Smin Bayan (;  or သမိန် ပရမ်း, ; also spelled Smin Baram, Thamein Bayan, Thamein Payan) was an early 15th century commander who fought on both sides of the Forty Years' War between Hanthawaddy Pegu and Ava. He is best known in Burmese history for successfully driving back a Chinese invasion in 1414–1415 on behalf of his former enemy Ava.

A son-in-law of King Razadarit of Pegu, Bayan defected to Ava soon after being captured in battle in 1414. For his success against the Chinese, he was made governor of Legaing by King Minkhaung I of Ava. In 1423, less than two years after the deaths of Minkhaung and Razadarit, the commander returned to his native land. He led the Hanthawaddy army in the successful 1430–1431 campaign against Ava.

Background
Smin Bayan was a Mon language title worn by successive commanders in the service of the monarchs of Hanthawaddy Pegu. This article is about the first of the two most prominent Smin Bayans, whose stories are featured in the royal chronicles.

Chronicles provide little information about the background of the first Smin Bayan. His previous title was Smin Upakaung (သမိန် ဥပါကောင်း, ), and his personal name was Athayi (အသရီ, ). He had an elder brother who was married to Princess Tala Mi Saw, daughter of King Razadarit of Hanthawaddy Pegu. Based on the language used in the chronicles, he was probably born in the 1380s, and related to the royal family.

Early career

Invasion of Ava (1401–1402)
In 1401, Athayi was an officer in the Hanthawaddy army that invaded the northern Ava Kingdom to renew the Forty Years' War. He initially served as the deputy commander of the regiment led by his elder brother. But he soon became the commander early in the campaign after his brother was killed in the battle of Myede. Despite some early successes, the invasion ultimately sputtered. It was during the withdrawal in 1402 that Athayi made his name. In a rearguard action, his undermanned cavalry is said to have driven back an elite Ava cavalry corps, either near Pagan (Bagan) or Sale. In one version, he is said to have fought off the two best Ava cavalry officers, Chit Swe and Chit Thin, while another says he fought off several Ava cavalry even after having been hit with a spear on one of his legs and having been thrown off his horse; the Ava troops retreated, thinking the man was possessed. In both versions, King Razadarit is said to have witnessed the battle, and was extremely impressed by the young officer's performance.

Rise to prominence
Once back in the southern country, Razadarit rewarded those who served with distinction and punished those who fled. The king ordered the execution of Saw Maha-Rit, one of his sons-in-law, for fleeing the scene at the battle of Prome, and for losing Princess Tala Mi Kyaw to Ava forces. On the other hand, Razadarit awarded Athayi the title of Smin Upakaung, which was the title of Athayi's fallen brother, and married him to Princess Tala Mi Saw. In essence, Athayi had succeeded both the title and wife of his late brother. The king also appointed his new son-in-law governor of Hpaunghnin. However, Upakaung Athayi probably held the governorship of the district located inside Ava's traditional borders for at most a few months, if at all, since Ava forces went on to recapture all Ava lands by the end of 1402. The two kingdoms reached a truce in 1403 that restored the prewar border, south of Prome. Chronicles do not say if Razadarit gave Upakaung another governorship.

Renewal of war (1408–1414)

• _Problems to work on_
A: In the passage on Smin Bayan, which place was he made governor of for his success against the Chinese?
B: Write out the part of the passage on Smin Bayan that opens with the words containing "Smin Bayan (;" and closes with "campaign against Ava.".

• _Dataset extract_
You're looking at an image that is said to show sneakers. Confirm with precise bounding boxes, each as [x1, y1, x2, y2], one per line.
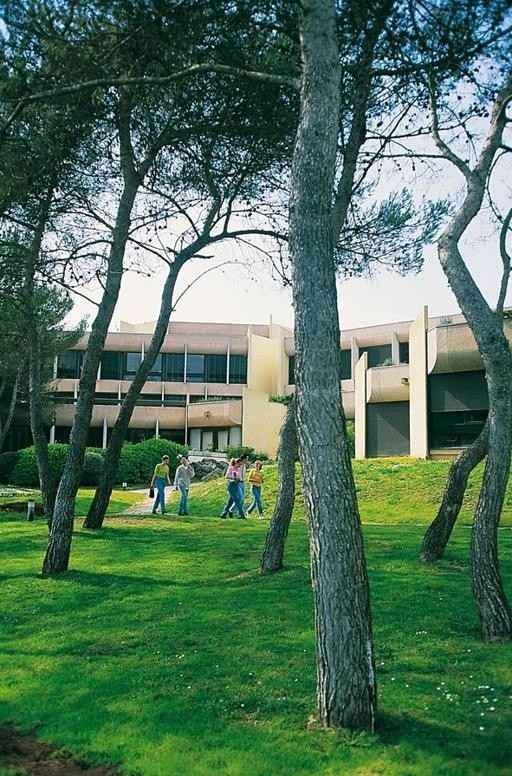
[221, 510, 265, 519]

• _Answers per task_
A: Legaing

B:
Smin Bayan (;  or သမိန် ပရမ်း, ; also spelled Smin Baram, Thamein Bayan, Thamein Payan) was an early 15th century commander who fought on both sides of the Forty Years' War between Hanthawaddy Pegu and Ava. He is best known in Burmese history for successfully driving back a Chinese invasion in 1414–1415 on behalf of his former enemy Ava.

A son-in-law of King Razadarit of Pegu, Bayan defected to Ava soon after being captured in battle in 1414. For his success against the Chinese, he was made governor of Legaing by King Minkhaung I of Ava. In 1423, less than two years after the deaths of Minkhaung and Razadarit, the commander returned to his native land. He led the Hanthawaddy army in the successful 1430–1431 campaign against Ava.